• _Challenge A_: Repeat word for word the part of the Hawaii fruit trees text from "Rollinia are natives" to "supply of water.".
• _Challenge B_:
Use the Hawaii fruit trees text to answer these:
(i) Which region are rollinia native to?
(ii) Between which elevations can rollinia be grown in Hawaii from fresh seeds?
(iii) What is the flowering season listed for rollinia?

• _Document text_:
>> START

Hawaii is blessed with year-round warm weather, abundant rainfall, and rich, fertile volcanic soil, which makes it suitable for growing a wide range of fruit.

Whether you’re after more common fruit trees grown in the tropics or want to grow exotic fruit you can’t easily buy, many types of fruit can easily be cultivated on the Hawaiian isles.

Just make sure what you plant is suitable for your area by checking the hardiness map of Hawaii before planting.

13 Fruit Trees That Grow Well In Hawaii

1. Rollinia (Rollinia deliciosa)

Rollinia Fruit
Image by I likE plants! via Flickr

Rollinia are natives of the Amazon basin and thrive in many areas of Hawaii, thanks to the fertile soil and warmth. Rollinia fruit resembles a creature from another planet or a mythical dragon.

The flesh is custard white, and very sweet, making it perfect for desserts or smoothies. The outer skin ripens to yellow from green, varies greatly in shape and size, and is covered with soft spikes.

Rollinia can be grown in Hawaii from fresh seeds between the elevations of 300 to 3000 ft above sea level, provide it has access to an adequate supply of water.

According to the College of Tropical Agriculture, it needs a hot and humid environment, with water spread out throughout the year. It’ll grow in a variety of different soils and is particularly fast-growing, capable of growing 10ft in a year and can fruit 2 ½ years after planting in ideal situations.

Other Common Names: Biriba, Wild Sweetsop, Brazilian Custard Apple

Growing Zones: 10-11

Average Size at Maturity: 13-50 ft tall and 13-16 ft wide

Varieties Suitable for Hawaii: Regard, Prolific, Liso

Flowering Season: July – August

2. Mangosteen (Garcinia mangostan)

>> END

• _Entries shown_:
>> START

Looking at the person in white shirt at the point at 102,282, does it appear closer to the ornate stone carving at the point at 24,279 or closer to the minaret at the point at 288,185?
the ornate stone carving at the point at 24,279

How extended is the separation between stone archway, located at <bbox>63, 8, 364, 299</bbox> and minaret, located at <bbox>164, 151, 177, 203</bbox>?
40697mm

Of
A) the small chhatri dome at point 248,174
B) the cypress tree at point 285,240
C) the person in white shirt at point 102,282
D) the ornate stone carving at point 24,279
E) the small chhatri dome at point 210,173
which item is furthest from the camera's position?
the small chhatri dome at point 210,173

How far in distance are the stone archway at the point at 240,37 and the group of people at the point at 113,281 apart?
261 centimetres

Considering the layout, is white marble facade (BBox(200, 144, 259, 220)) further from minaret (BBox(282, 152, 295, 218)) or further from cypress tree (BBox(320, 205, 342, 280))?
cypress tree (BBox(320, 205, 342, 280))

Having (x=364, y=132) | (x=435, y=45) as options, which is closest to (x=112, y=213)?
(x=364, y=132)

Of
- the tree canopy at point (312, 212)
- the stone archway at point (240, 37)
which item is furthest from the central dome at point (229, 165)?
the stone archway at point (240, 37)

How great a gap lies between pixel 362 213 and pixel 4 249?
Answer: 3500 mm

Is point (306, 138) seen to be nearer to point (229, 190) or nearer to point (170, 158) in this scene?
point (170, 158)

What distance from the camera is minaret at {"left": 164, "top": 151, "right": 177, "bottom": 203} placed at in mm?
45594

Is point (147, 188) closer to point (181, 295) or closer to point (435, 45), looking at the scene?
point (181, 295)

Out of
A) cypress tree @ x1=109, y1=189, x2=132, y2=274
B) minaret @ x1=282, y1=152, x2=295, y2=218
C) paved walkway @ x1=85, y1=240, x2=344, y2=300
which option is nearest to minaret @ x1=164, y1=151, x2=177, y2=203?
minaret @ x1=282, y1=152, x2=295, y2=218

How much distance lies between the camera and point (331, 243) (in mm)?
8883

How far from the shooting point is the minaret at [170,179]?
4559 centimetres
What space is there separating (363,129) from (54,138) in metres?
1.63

>> END

• _Exercise response A_:
Rollinia are natives of the Amazon basin and thrive in many areas of Hawaii, thanks to the fertile soil and warmth. Rollinia fruit resembles a creature from another planet or a mythical dragon.

The flesh is custard white, and very sweet, making it perfect for desserts or smoothies. The outer skin ripens to yellow from green, varies greatly in shape and size, and is covered with soft spikes.

Rollinia can be grown in Hawaii from fresh seeds between the elevations of 300 to 3000 ft above sea level, provide it has access to an adequate supply of water.

• _Exercise response B_:
(i) The Amazon basin.
(ii) Between 300 and 3000 ft above sea level.
(iii) July – August.